Foundational to Giles’ case for the substantial equality of the two sexes are the first three chapters of the book of Genesis. What God puts first in the Bible, he makes of first importance. For him, these chapters, more than anything else in scripture, reveal the God-given ideal for the man-woman relationship. He persuasively argues, with widespread scholarly support, that Genesis chapters 1 and 2 teach the substantial and essential equality of man and woman. It is only as a consequence of the fall that the man begins to rule over the woman (Gen 3:16). This means that the subordination of women is not the creation ideal but a reflection of sin. It speaks of the fallenness and brokenness of human relationships, not of the new creation in Jesus Christ. Giles says, ‘This is not an idiosyncratic egalitarian interpretation of Genesis 1–3. It is what the majority of contemporary scholarly Protestant commentators conclude and what all Roman Catholic theologians and biblical scholars teach’ (p. 66). Giles argues that a ‘hermeneutical rule’ is implied in these chapters, a way to interpret all that is said in scripture on the man-woman relationship. It is this:

‘All texts that imply or speak of the substantial and essential equality of the two sexes reflect the creation-given ideal; all texts that imply or speak of the subordination of women reflect the fall. They are not the God-given ideal. They either mirror the culture of the time or give practical time-bound advice to women living in a world where their subordination is assumed, or address an exceptional situation where the behaviour of some women is causing offence.’

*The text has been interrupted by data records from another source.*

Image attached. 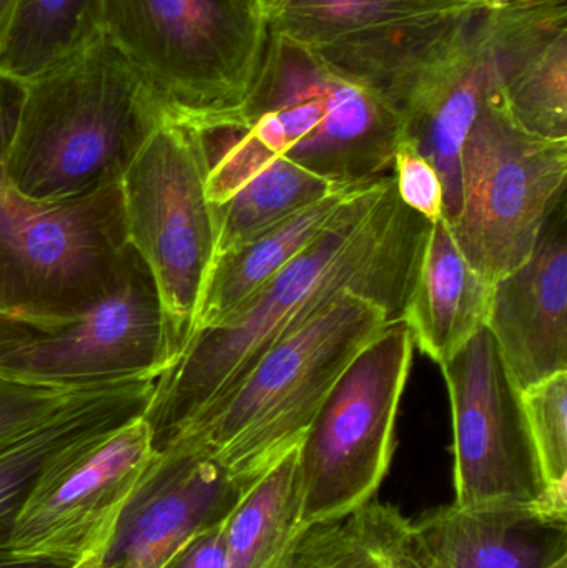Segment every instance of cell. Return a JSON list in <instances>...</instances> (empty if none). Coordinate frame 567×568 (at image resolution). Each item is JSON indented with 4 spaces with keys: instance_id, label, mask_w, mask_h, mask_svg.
<instances>
[{
    "instance_id": "6da1fadb",
    "label": "cell",
    "mask_w": 567,
    "mask_h": 568,
    "mask_svg": "<svg viewBox=\"0 0 567 568\" xmlns=\"http://www.w3.org/2000/svg\"><path fill=\"white\" fill-rule=\"evenodd\" d=\"M432 222L409 210L395 179L376 180L225 326L193 334L156 379L145 417L156 453L229 394L283 337L352 291L396 320L418 276Z\"/></svg>"
},
{
    "instance_id": "7a4b0ae2",
    "label": "cell",
    "mask_w": 567,
    "mask_h": 568,
    "mask_svg": "<svg viewBox=\"0 0 567 568\" xmlns=\"http://www.w3.org/2000/svg\"><path fill=\"white\" fill-rule=\"evenodd\" d=\"M165 120L142 77L102 33L27 83L6 162L7 185L39 202L80 199L119 185Z\"/></svg>"
},
{
    "instance_id": "3957f363",
    "label": "cell",
    "mask_w": 567,
    "mask_h": 568,
    "mask_svg": "<svg viewBox=\"0 0 567 568\" xmlns=\"http://www.w3.org/2000/svg\"><path fill=\"white\" fill-rule=\"evenodd\" d=\"M486 0L465 9L376 27L316 47L333 65L382 97L405 140L438 172L443 219L462 210V149L495 85L486 45Z\"/></svg>"
},
{
    "instance_id": "277c9868",
    "label": "cell",
    "mask_w": 567,
    "mask_h": 568,
    "mask_svg": "<svg viewBox=\"0 0 567 568\" xmlns=\"http://www.w3.org/2000/svg\"><path fill=\"white\" fill-rule=\"evenodd\" d=\"M395 320L369 297L352 291L340 294L279 341L229 394L205 407L166 446L200 450L236 483L252 487L300 446L346 367Z\"/></svg>"
},
{
    "instance_id": "5b68a950",
    "label": "cell",
    "mask_w": 567,
    "mask_h": 568,
    "mask_svg": "<svg viewBox=\"0 0 567 568\" xmlns=\"http://www.w3.org/2000/svg\"><path fill=\"white\" fill-rule=\"evenodd\" d=\"M102 29L169 122L243 126L269 39L256 0H103Z\"/></svg>"
},
{
    "instance_id": "8992f818",
    "label": "cell",
    "mask_w": 567,
    "mask_h": 568,
    "mask_svg": "<svg viewBox=\"0 0 567 568\" xmlns=\"http://www.w3.org/2000/svg\"><path fill=\"white\" fill-rule=\"evenodd\" d=\"M243 126L273 155L336 185L393 176L398 113L316 47L270 32Z\"/></svg>"
},
{
    "instance_id": "52a82bcc",
    "label": "cell",
    "mask_w": 567,
    "mask_h": 568,
    "mask_svg": "<svg viewBox=\"0 0 567 568\" xmlns=\"http://www.w3.org/2000/svg\"><path fill=\"white\" fill-rule=\"evenodd\" d=\"M173 363L165 314L149 266L126 246L115 282L62 313H0V377L87 389L160 376Z\"/></svg>"
},
{
    "instance_id": "ba28073f",
    "label": "cell",
    "mask_w": 567,
    "mask_h": 568,
    "mask_svg": "<svg viewBox=\"0 0 567 568\" xmlns=\"http://www.w3.org/2000/svg\"><path fill=\"white\" fill-rule=\"evenodd\" d=\"M210 162L200 130L165 122L122 176L130 245L152 273L165 314L173 361L195 333L196 313L216 256Z\"/></svg>"
},
{
    "instance_id": "9c48e42d",
    "label": "cell",
    "mask_w": 567,
    "mask_h": 568,
    "mask_svg": "<svg viewBox=\"0 0 567 568\" xmlns=\"http://www.w3.org/2000/svg\"><path fill=\"white\" fill-rule=\"evenodd\" d=\"M412 333L392 321L342 374L298 446L305 526L372 503L395 454L396 420L412 371Z\"/></svg>"
},
{
    "instance_id": "30bf717a",
    "label": "cell",
    "mask_w": 567,
    "mask_h": 568,
    "mask_svg": "<svg viewBox=\"0 0 567 568\" xmlns=\"http://www.w3.org/2000/svg\"><path fill=\"white\" fill-rule=\"evenodd\" d=\"M567 140L523 130L493 85L462 149V210L449 225L469 263L495 284L528 262L566 193Z\"/></svg>"
},
{
    "instance_id": "8fae6325",
    "label": "cell",
    "mask_w": 567,
    "mask_h": 568,
    "mask_svg": "<svg viewBox=\"0 0 567 568\" xmlns=\"http://www.w3.org/2000/svg\"><path fill=\"white\" fill-rule=\"evenodd\" d=\"M126 246L120 183L62 202L0 183V313H62L99 300Z\"/></svg>"
},
{
    "instance_id": "7c38bea8",
    "label": "cell",
    "mask_w": 567,
    "mask_h": 568,
    "mask_svg": "<svg viewBox=\"0 0 567 568\" xmlns=\"http://www.w3.org/2000/svg\"><path fill=\"white\" fill-rule=\"evenodd\" d=\"M155 454L142 416L57 457L23 500L6 556L67 567L103 559Z\"/></svg>"
},
{
    "instance_id": "4fadbf2b",
    "label": "cell",
    "mask_w": 567,
    "mask_h": 568,
    "mask_svg": "<svg viewBox=\"0 0 567 568\" xmlns=\"http://www.w3.org/2000/svg\"><path fill=\"white\" fill-rule=\"evenodd\" d=\"M439 367L452 403L455 506L556 513L522 390L488 327Z\"/></svg>"
},
{
    "instance_id": "5bb4252c",
    "label": "cell",
    "mask_w": 567,
    "mask_h": 568,
    "mask_svg": "<svg viewBox=\"0 0 567 568\" xmlns=\"http://www.w3.org/2000/svg\"><path fill=\"white\" fill-rule=\"evenodd\" d=\"M250 487L182 444L159 450L120 517L107 568H160L190 537L229 519Z\"/></svg>"
},
{
    "instance_id": "9a60e30c",
    "label": "cell",
    "mask_w": 567,
    "mask_h": 568,
    "mask_svg": "<svg viewBox=\"0 0 567 568\" xmlns=\"http://www.w3.org/2000/svg\"><path fill=\"white\" fill-rule=\"evenodd\" d=\"M519 390L567 373V205L559 196L528 262L495 283L486 323Z\"/></svg>"
},
{
    "instance_id": "2e32d148",
    "label": "cell",
    "mask_w": 567,
    "mask_h": 568,
    "mask_svg": "<svg viewBox=\"0 0 567 568\" xmlns=\"http://www.w3.org/2000/svg\"><path fill=\"white\" fill-rule=\"evenodd\" d=\"M489 63L512 119L567 140V2L502 0L488 13Z\"/></svg>"
},
{
    "instance_id": "e0dca14e",
    "label": "cell",
    "mask_w": 567,
    "mask_h": 568,
    "mask_svg": "<svg viewBox=\"0 0 567 568\" xmlns=\"http://www.w3.org/2000/svg\"><path fill=\"white\" fill-rule=\"evenodd\" d=\"M413 524L425 568H567V514L453 504Z\"/></svg>"
},
{
    "instance_id": "ac0fdd59",
    "label": "cell",
    "mask_w": 567,
    "mask_h": 568,
    "mask_svg": "<svg viewBox=\"0 0 567 568\" xmlns=\"http://www.w3.org/2000/svg\"><path fill=\"white\" fill-rule=\"evenodd\" d=\"M159 376L122 381L80 390L39 426L0 446V559L23 500L40 474L83 440L142 417Z\"/></svg>"
},
{
    "instance_id": "d6986e66",
    "label": "cell",
    "mask_w": 567,
    "mask_h": 568,
    "mask_svg": "<svg viewBox=\"0 0 567 568\" xmlns=\"http://www.w3.org/2000/svg\"><path fill=\"white\" fill-rule=\"evenodd\" d=\"M495 284L456 245L446 220L433 222L402 320L413 343L442 366L486 327Z\"/></svg>"
},
{
    "instance_id": "ffe728a7",
    "label": "cell",
    "mask_w": 567,
    "mask_h": 568,
    "mask_svg": "<svg viewBox=\"0 0 567 568\" xmlns=\"http://www.w3.org/2000/svg\"><path fill=\"white\" fill-rule=\"evenodd\" d=\"M375 182L340 186L252 242L215 256L200 300L195 333L235 320L266 283L336 225L352 203Z\"/></svg>"
},
{
    "instance_id": "44dd1931",
    "label": "cell",
    "mask_w": 567,
    "mask_h": 568,
    "mask_svg": "<svg viewBox=\"0 0 567 568\" xmlns=\"http://www.w3.org/2000/svg\"><path fill=\"white\" fill-rule=\"evenodd\" d=\"M303 529L296 447L246 490L226 519V568L285 567Z\"/></svg>"
},
{
    "instance_id": "7402d4cb",
    "label": "cell",
    "mask_w": 567,
    "mask_h": 568,
    "mask_svg": "<svg viewBox=\"0 0 567 568\" xmlns=\"http://www.w3.org/2000/svg\"><path fill=\"white\" fill-rule=\"evenodd\" d=\"M103 0H16L0 36V72L32 82L103 33Z\"/></svg>"
},
{
    "instance_id": "603a6c76",
    "label": "cell",
    "mask_w": 567,
    "mask_h": 568,
    "mask_svg": "<svg viewBox=\"0 0 567 568\" xmlns=\"http://www.w3.org/2000/svg\"><path fill=\"white\" fill-rule=\"evenodd\" d=\"M476 0H285L269 30L312 47L376 27L465 9Z\"/></svg>"
},
{
    "instance_id": "cb8c5ba5",
    "label": "cell",
    "mask_w": 567,
    "mask_h": 568,
    "mask_svg": "<svg viewBox=\"0 0 567 568\" xmlns=\"http://www.w3.org/2000/svg\"><path fill=\"white\" fill-rule=\"evenodd\" d=\"M522 397L553 509L567 514V373L528 387Z\"/></svg>"
},
{
    "instance_id": "d4e9b609",
    "label": "cell",
    "mask_w": 567,
    "mask_h": 568,
    "mask_svg": "<svg viewBox=\"0 0 567 568\" xmlns=\"http://www.w3.org/2000/svg\"><path fill=\"white\" fill-rule=\"evenodd\" d=\"M283 568H386L363 536L356 514L308 524Z\"/></svg>"
},
{
    "instance_id": "484cf974",
    "label": "cell",
    "mask_w": 567,
    "mask_h": 568,
    "mask_svg": "<svg viewBox=\"0 0 567 568\" xmlns=\"http://www.w3.org/2000/svg\"><path fill=\"white\" fill-rule=\"evenodd\" d=\"M80 390L83 389L36 386L0 377V446L49 419Z\"/></svg>"
},
{
    "instance_id": "4316f807",
    "label": "cell",
    "mask_w": 567,
    "mask_h": 568,
    "mask_svg": "<svg viewBox=\"0 0 567 568\" xmlns=\"http://www.w3.org/2000/svg\"><path fill=\"white\" fill-rule=\"evenodd\" d=\"M393 179L399 200L428 222L443 216V185L435 166L403 140L395 153Z\"/></svg>"
},
{
    "instance_id": "83f0119b",
    "label": "cell",
    "mask_w": 567,
    "mask_h": 568,
    "mask_svg": "<svg viewBox=\"0 0 567 568\" xmlns=\"http://www.w3.org/2000/svg\"><path fill=\"white\" fill-rule=\"evenodd\" d=\"M225 523L190 537L160 568H226Z\"/></svg>"
},
{
    "instance_id": "f1b7e54d",
    "label": "cell",
    "mask_w": 567,
    "mask_h": 568,
    "mask_svg": "<svg viewBox=\"0 0 567 568\" xmlns=\"http://www.w3.org/2000/svg\"><path fill=\"white\" fill-rule=\"evenodd\" d=\"M26 93V82L0 72V183H7V156L19 129Z\"/></svg>"
},
{
    "instance_id": "f546056e",
    "label": "cell",
    "mask_w": 567,
    "mask_h": 568,
    "mask_svg": "<svg viewBox=\"0 0 567 568\" xmlns=\"http://www.w3.org/2000/svg\"><path fill=\"white\" fill-rule=\"evenodd\" d=\"M0 568H70L63 564L47 562V560L0 559Z\"/></svg>"
},
{
    "instance_id": "4dcf8cb0",
    "label": "cell",
    "mask_w": 567,
    "mask_h": 568,
    "mask_svg": "<svg viewBox=\"0 0 567 568\" xmlns=\"http://www.w3.org/2000/svg\"><path fill=\"white\" fill-rule=\"evenodd\" d=\"M256 3H259L266 22H269V20L279 12L280 7L285 3V0H256Z\"/></svg>"
},
{
    "instance_id": "1f68e13d",
    "label": "cell",
    "mask_w": 567,
    "mask_h": 568,
    "mask_svg": "<svg viewBox=\"0 0 567 568\" xmlns=\"http://www.w3.org/2000/svg\"><path fill=\"white\" fill-rule=\"evenodd\" d=\"M13 6H16V0H0V36H2L7 22H9Z\"/></svg>"
},
{
    "instance_id": "d6a6232c",
    "label": "cell",
    "mask_w": 567,
    "mask_h": 568,
    "mask_svg": "<svg viewBox=\"0 0 567 568\" xmlns=\"http://www.w3.org/2000/svg\"><path fill=\"white\" fill-rule=\"evenodd\" d=\"M70 568H107L103 566L102 557H90V559L83 560V562L77 564V566Z\"/></svg>"
}]
</instances>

He then adds, ‘All evangelicals who want to uphold the theological unity of Scripture should be pleased to embrace this rule’ (p. 67).

What the Bible Actually Teaches on Women is a robust, scriptural, and systematic examination of what the Bible teaches on women. This book should be read by everyone who cares about the wellbeing, integrity and witness of the church and wants to see the leadership abilities of women unequivocally affirmed. It is undeniable that Jesus and Paul affirmed the dignity and leadership abilities in women in ways hitherto unknown and foreign to all forms of patriarchy. Their words and example are a challenge for the church today as we seek to be faithful witnesses to the gospel. Graham Hill, Vic.